Gawat, kan?” desak Oji. “Kita musti bilang apa ke Ari?”
Di
tangan Ridho, ada dua lembar kertas. Yang satu sebuah foto, yang satunya lagi
sepucuk surat singkat, bunyinya :
Tari selingkuh
sama Angga! Gue liat sendiri mereka jalan bareng di mal kemaren!
Dan
foto itu menjadi bukti dari isi surat tadi. Terlihat Angga dan Tari duduk
berhadapan di sebuah foodcourt. Wajah
keduanya begitu dekat, nyaris bersentuhan. Meski itu bukan foto close up, Oji dan Ridho bisa melihat
wajah Tari agak tegang dan Angga memiringkan wajah sedikit, seolah cowok itu
hendak mencium bibir Tari.
Ridho
mengguncang-guncang bahu Oji tanpa mengalihkan tatapannya dari foto Tari dan
Angga. “Ji, lo dapet ini dari siapa?!”
Oji
garuk-garuk kepala sebentar. “Ng... itu... dari Vero.”
***
Keberadaan
Tari masih belum diketahui! Ari nyaris frustasi.

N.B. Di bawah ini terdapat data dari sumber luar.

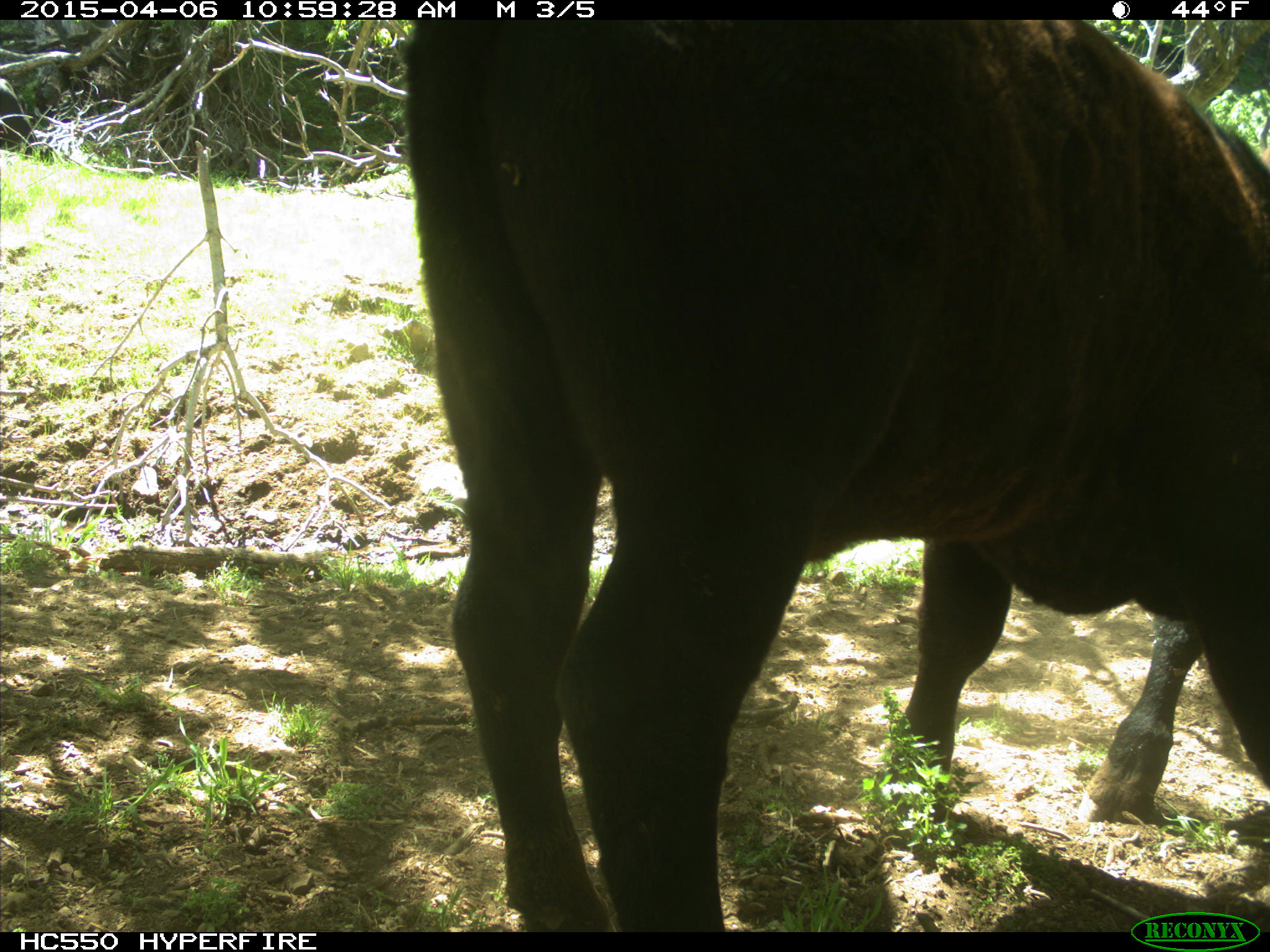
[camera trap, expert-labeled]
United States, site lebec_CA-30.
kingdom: Animalia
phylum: Chordata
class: Mammalia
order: Artiodactyla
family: Bovidae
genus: Bos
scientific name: Bos taurus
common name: domestic cow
Bos taurus (domestic cow).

Karena kemarin Mama Tari
bilang kalau Tari akan menginap selama dua malam, itu artinya besok dia harus
berangkat sekolah sendiri. Entah untuk keberapa kalinya Ari mencoba menghubungi
nomor Tari.
“Maaf, nomor yang Anda tuju...”
“Sialan!”
Ari melempar ponsel dan tubuhnya ke tempat tidur. Nomor Tari masih tidak aktif.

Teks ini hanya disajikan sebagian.